As we have already seen, we cannot do much with these estimates. There are some values, then the predicted event is carried out exactly once under the given conditions, and some result comes out. If we bet on it, then of course we have a measure. Do we have more money or less money than before? But is that also representative? Sure, if you bet on a long-term and regular basis, you can read something about the financial outcome.
Nevertheless, we may have predicted many events, but only bet on one. And were unlucky in the process, that’s for sure. So: is there a method with which we can check the quality of predictions in the long run? I can’t raise the tension that high, there is one, guessed right. And the most amazing thing is that it doesn’t yet exist in mathematics. But the reason is also obvious and has already been mentioned sufficiently: mathematicians give this whole subject a wide berth themselves. One cannot find a foothold. Nothing provable. And even with my method, that’s where it remains, I have to admit. But we have already seen above that even the statistician cannot manage to make a 100% statement. That is also the case here.
To illustrate this, I have chosen a somewhat simpler example. We try to predict the probability of rain on a certain day at a certain place. And I am sure you can confirm that this experiment is also only ever carried out once under the given conditions.
3) The quality of predictions
In the “prediction test” file, a number of independent events are predicted for their occurrence or probability of occurrence by a number of participants who have different qualities or characteristics. Since the events are independent of each other and have different probabilities, it is not easy to check the quality of the individual prediction. In a sense, one cannot test the quality of a participant’s prediction for a single event. One can only check the quality of the predictor itself over a longer period of time, but not of the individual prediction.
Let’s move on to the practical example that makes the matter clearer: You try to predict the probability that it will rain at a certain time in a certain place. Now, I am sure you will agree with me that this probability cannot be determined exactly, unlike in the LaPlace experiments so often used elsewhere (as indicated above, these do not exist in practice).
For our experiment, we nevertheless assume the ideal case that we actually know this probability in the individual case (let’s say it is God-given). We are still skating on thin ice, because even if we know it in an individual case, it would still be difficult to check how good the individual prediction was.
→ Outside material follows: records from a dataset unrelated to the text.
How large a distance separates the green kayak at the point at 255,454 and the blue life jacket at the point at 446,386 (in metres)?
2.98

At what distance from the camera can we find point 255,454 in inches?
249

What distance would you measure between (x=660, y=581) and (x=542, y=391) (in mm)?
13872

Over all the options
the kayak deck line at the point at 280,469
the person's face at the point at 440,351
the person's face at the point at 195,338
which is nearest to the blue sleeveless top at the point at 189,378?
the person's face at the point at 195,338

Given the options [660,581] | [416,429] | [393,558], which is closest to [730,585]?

I would like to illustrate this with an example:
Certainly, the sum of the hits on a certain period of time comes to mind as an examination possibility. So, let’s assume that it rains on average on 10 days in a given month (i.e. 33% of the time). Then someone could make it easy for himself and write down the probability of 33% for each day and he would probably even get a good hit yield (should it actually occur on 10 days in this case, the prediction would even be perfect in this sense). In fact, however, the forecast for every single day would be rather bad to very bad. Why? Quite simply: the average probability of rain over the 30 days has a completely different distribution than 33-33-33-33 etc., namely, for example, this: 90-20-10-45-22-16-88-12-5-22 etc. These are therefore the probabilities that are still unknown but assumed to be fixed for this example. They add up to 1000% for the 30 days, i.e. to 10 rainy days. With an average estimate, one would commit a permanent error, which, however, would have no effect on the total. So how can I prove this error? Apart from that, the average derived from previous years does not have to occur in this month. So if you don’t know at all and only orientate yourself on these statistics, you are inevitably at a huge disadvantage compared to the person who actually forecasts the weather, i.e. looks at whether clouds and low-pressure areas are coming in and draws conclusions from that. So if the person who does it the last way described comes to the conclusion that it is a low-rainfall month and there will only be 7 days in his buzzer of forecasts, which is also justified, he naturally has even more of an advantage. But even if the 10 days should be correct, the average player, who therefore only forecasts the average, must make a demonstrable mistake.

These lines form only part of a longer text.